* What you need to do *
Lines from the one containing "Szijjártó Péter Angela" through the end of the material are to be retyped exactly; do not copy pictures.

[[ Data block open ]]

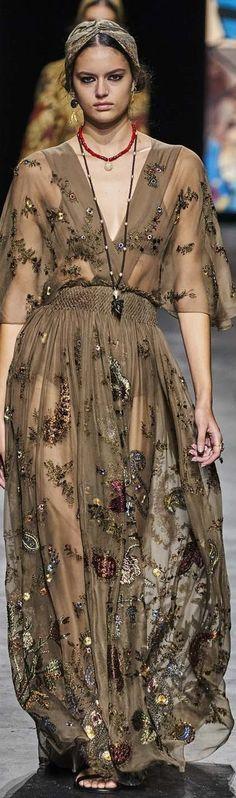 Catwalk Fashion, Fashion Moda, Fashion 2020, High Fashion, Fashion Show, Womens Fashion, Fashion Design, Fashion Trends, Haute Couture Paris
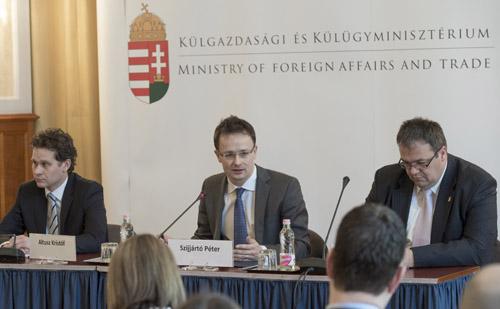 Szijjártó Péter Angela Merkelről és Vlagyimir Putyinról is egyeztetett a nagykövetekkel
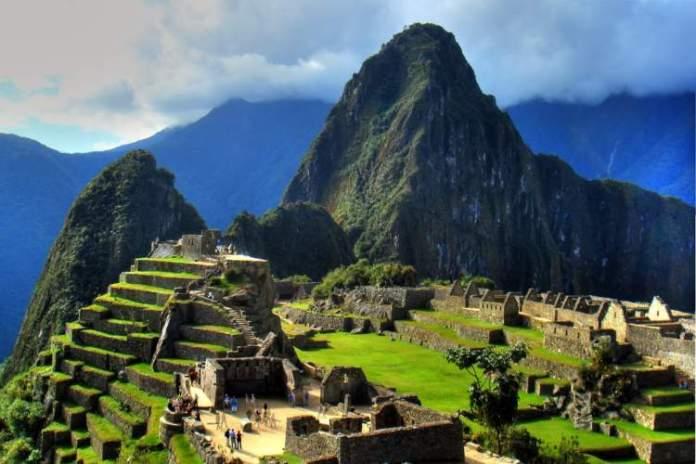 Visitar o Sítio arqueológico é uma das dicas de O que fazer em Machu Picchu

[[ Data block closed ]]

* Output of the task *
 Szijjártó Péter Angela Merkelről és Vlagyimir Putyinról is egyeztetett a nagykövetekkel
 Visitar o Sítio arqueológico é uma das dicas de O que fazer em Machu Picchu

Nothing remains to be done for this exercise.